Secondly, how in the hell did a system _on which certification of compliance
with all regulations governing it 's primary intended use case not get vetted
more thoroughly_?

This determination casts a rather large pall of doubt over why the FAA
accepted pilot' s as a satisfactory failsafe for an MCAS failure if the
failure of MCAS should have constituted an emergency requiring immediate
landing and removal from passenger service of the aircraft.

Even though the report says the development process was essentially followed
to the letter, we ended up with an aircraft which is leagues away from what I
would call a reasonably sound civilian transport aircraft.

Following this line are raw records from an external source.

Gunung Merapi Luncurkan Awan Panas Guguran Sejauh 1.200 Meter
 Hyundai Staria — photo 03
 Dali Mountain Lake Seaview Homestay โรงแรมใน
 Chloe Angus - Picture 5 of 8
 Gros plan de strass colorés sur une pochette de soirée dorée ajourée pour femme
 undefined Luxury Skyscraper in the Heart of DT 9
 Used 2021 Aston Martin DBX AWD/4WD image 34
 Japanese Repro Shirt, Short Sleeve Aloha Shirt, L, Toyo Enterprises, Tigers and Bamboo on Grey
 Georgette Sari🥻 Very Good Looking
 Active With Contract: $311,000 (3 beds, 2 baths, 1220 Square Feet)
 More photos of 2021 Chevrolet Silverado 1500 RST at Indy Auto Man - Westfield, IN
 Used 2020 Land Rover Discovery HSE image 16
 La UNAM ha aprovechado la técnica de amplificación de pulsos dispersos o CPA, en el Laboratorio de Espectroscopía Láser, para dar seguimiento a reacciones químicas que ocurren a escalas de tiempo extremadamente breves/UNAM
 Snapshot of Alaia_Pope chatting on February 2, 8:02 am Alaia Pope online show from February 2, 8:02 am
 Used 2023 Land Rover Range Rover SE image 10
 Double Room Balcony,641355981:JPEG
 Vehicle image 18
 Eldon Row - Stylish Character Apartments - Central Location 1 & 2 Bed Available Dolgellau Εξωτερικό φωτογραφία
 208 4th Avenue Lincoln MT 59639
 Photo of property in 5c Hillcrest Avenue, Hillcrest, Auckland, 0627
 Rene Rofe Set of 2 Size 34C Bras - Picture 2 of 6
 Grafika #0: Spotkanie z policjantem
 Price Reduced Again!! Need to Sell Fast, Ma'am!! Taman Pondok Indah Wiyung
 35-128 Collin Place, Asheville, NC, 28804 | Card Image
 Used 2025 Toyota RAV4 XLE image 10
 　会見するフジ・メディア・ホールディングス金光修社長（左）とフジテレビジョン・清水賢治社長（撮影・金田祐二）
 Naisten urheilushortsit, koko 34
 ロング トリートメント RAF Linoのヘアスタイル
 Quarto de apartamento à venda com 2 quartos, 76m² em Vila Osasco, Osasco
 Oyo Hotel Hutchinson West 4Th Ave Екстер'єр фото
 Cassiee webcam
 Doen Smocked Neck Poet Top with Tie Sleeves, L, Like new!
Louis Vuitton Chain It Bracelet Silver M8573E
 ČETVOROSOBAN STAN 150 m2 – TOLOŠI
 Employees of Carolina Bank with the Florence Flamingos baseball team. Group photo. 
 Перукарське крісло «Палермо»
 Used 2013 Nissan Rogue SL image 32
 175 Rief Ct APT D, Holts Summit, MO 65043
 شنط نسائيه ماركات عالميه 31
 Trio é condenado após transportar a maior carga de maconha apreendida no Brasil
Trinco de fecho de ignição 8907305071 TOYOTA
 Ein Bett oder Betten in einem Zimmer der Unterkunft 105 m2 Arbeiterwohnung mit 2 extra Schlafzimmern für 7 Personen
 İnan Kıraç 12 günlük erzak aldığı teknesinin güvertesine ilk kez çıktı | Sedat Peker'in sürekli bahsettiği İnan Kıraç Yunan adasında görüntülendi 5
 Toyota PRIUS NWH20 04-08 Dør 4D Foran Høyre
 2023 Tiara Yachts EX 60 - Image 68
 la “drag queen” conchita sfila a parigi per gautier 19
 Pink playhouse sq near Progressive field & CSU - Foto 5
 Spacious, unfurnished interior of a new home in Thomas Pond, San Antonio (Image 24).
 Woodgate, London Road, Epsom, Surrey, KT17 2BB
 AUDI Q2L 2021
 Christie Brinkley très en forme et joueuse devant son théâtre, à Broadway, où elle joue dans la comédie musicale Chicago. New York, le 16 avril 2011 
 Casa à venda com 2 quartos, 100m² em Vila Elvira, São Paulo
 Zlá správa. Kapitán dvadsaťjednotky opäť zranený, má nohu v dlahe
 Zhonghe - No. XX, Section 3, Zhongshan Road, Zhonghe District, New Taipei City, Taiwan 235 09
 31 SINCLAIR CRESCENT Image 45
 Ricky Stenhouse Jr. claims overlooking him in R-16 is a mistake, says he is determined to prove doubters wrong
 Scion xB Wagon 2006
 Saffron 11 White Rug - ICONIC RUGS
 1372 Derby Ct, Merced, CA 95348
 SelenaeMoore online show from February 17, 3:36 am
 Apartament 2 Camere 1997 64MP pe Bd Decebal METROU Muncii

So it sounds to me like someone is either pulling punches, or specifically
avoiding asking the hard Or uncomfortable questions.

Namely:

How is the process not to blame when following it led to a sub-par
implementation?

Or if you really insist the process as it stands is sufficient, why was Boeing
capable of following the process yet still delivering a dangerous product"

------
thisismyusrname
For reference, the report’s conclusion: “Through a thorough, transparent, and
inclusive process, the FAA preliminarily determined that Boeing’s proposed
changes to the 737 MAX design, flight crew procedures and maintenance
procedures effectively mitigate the airplane-related safety issues that
contributed to the Flight 610 and Flight 302 accidents. The FAA further
preliminarily determined that the proposed design change also addressed
additional safety concerns beyond those identified during the accident
investigations. This report does not address other safety issues that might
have contributed to the accidents but are not related to airplane design,
including maintenance, aircraft operator, and air traffic control. The FAA
believes recommendations related to these other potential contributing factors
should be addressed bythe appropriate organizations. Further, the FAA will
evaluate Boeing’s proposed flight crew training through the Flight
Standardization Board process. The FAA will issue a draft Boeing 737 Flight
Standardization Board Report documenting the results of the operational
evaluation. The report will be posted for public comment. You may subscribe to
this page to receive notification when the FAA posts the draft report.”